3月4日,著名導演吳天明逝世,享年75歲。這位影壇巨匠的猝然去世,在中國電影圈引起了極大的震動。作為“中國百年電影導演終身成就獎”獲得者,他不僅拍出了《人生》、《老井》等頗具時代特點的優秀影片,而且發現并提攜了張藝謀、陳凱歌、田壯壯、黃建新、顧長衛等一批優秀導演,因此,在電影業界,吳天明有著“中國第五代導演的教父”、“電影伯樂”等諸多頭銜。
用八十年代的電影“情懷”對抗商業化
去世前不到一個月,春節剛過,吳天明從西安回到北京,去電影院看了兩場電影。當天兩部電影都票房過億,這是從來沒有過的事,他要看看是什么。

----

任務目標: 請照原文抄錄吳天明一文中的一段:從含有“3月4日,著名導演吳天明逝世”的地方開始,抄到“沒有過的事,他要看看是什么。”為止。

----

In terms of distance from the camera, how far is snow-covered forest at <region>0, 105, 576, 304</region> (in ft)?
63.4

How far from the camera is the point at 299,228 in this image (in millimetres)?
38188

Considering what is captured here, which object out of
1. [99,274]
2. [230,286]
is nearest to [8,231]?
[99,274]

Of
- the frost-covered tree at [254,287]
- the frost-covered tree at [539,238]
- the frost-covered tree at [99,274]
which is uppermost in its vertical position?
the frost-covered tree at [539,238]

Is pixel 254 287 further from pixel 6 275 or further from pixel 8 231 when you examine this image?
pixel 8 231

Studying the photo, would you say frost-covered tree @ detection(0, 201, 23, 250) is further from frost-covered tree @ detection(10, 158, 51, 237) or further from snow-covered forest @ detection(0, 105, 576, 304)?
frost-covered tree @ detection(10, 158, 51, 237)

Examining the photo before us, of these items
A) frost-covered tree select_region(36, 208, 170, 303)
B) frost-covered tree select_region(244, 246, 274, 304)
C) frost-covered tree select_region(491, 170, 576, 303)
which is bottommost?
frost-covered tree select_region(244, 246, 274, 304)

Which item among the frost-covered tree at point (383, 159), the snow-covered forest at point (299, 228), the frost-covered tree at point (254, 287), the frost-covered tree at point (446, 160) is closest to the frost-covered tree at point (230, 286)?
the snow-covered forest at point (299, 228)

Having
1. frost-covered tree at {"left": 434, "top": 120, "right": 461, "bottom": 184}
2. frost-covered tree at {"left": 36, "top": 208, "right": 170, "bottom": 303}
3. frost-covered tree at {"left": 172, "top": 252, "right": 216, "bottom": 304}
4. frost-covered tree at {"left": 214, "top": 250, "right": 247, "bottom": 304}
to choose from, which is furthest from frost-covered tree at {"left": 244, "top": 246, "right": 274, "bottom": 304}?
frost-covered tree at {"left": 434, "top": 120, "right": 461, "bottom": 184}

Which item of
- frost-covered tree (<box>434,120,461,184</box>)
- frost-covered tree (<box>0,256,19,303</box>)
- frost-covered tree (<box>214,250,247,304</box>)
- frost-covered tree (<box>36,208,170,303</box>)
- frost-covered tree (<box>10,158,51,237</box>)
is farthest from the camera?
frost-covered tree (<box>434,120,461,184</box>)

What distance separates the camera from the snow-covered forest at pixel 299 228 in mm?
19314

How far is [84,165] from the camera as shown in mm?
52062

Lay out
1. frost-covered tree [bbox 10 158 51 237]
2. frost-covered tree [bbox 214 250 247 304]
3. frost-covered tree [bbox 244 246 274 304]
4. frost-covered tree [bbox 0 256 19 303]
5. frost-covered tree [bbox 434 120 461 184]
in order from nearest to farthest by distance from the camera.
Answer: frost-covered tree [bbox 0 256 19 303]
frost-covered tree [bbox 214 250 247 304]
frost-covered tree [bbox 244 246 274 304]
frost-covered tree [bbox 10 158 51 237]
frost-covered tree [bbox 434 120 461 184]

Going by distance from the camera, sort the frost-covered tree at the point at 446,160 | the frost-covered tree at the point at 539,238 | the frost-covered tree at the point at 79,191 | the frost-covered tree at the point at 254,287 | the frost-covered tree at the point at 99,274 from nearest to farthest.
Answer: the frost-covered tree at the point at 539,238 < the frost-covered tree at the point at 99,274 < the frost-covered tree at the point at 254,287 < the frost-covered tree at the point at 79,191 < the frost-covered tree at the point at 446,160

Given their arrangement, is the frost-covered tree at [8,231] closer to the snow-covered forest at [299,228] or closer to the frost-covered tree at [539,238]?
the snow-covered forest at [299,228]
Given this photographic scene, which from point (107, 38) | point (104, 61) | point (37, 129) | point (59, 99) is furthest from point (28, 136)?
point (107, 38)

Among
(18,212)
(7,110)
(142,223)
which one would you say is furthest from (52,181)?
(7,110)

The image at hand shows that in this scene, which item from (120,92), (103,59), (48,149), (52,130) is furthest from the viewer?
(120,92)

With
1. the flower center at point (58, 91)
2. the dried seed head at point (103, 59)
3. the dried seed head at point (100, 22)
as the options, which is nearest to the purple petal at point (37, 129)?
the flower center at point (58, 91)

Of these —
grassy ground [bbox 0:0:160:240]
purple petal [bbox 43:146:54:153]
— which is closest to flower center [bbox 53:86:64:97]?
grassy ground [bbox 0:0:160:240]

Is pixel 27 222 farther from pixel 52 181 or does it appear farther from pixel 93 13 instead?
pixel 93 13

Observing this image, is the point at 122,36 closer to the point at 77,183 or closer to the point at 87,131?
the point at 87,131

----

參考答案:
3月4日,著名導演吳天明逝世,享年75歲。這位影壇巨匠的猝然去世,在中國電影圈引起了極大的震動。作為“中國百年電影導演終身成就獎”獲得者,他不僅拍出了《人生》、《老井》等頗具時代特點的優秀影片,而且發現并提攜了張藝謀、陳凱歌、田壯壯、黃建新、顧長衛等一批優秀導演,因此,在電影業界,吳天明有著“中國第五代導演的教父”、“電影伯樂”等諸多頭銜。
用八十年代的電影“情懷”對抗商業化
去世前不到一個月,春節剛過,吳天明從西安回到北京,去電影院看了兩場電影。當天兩部電影都票房過億,這是從來沒有過的事,他要看看是什么。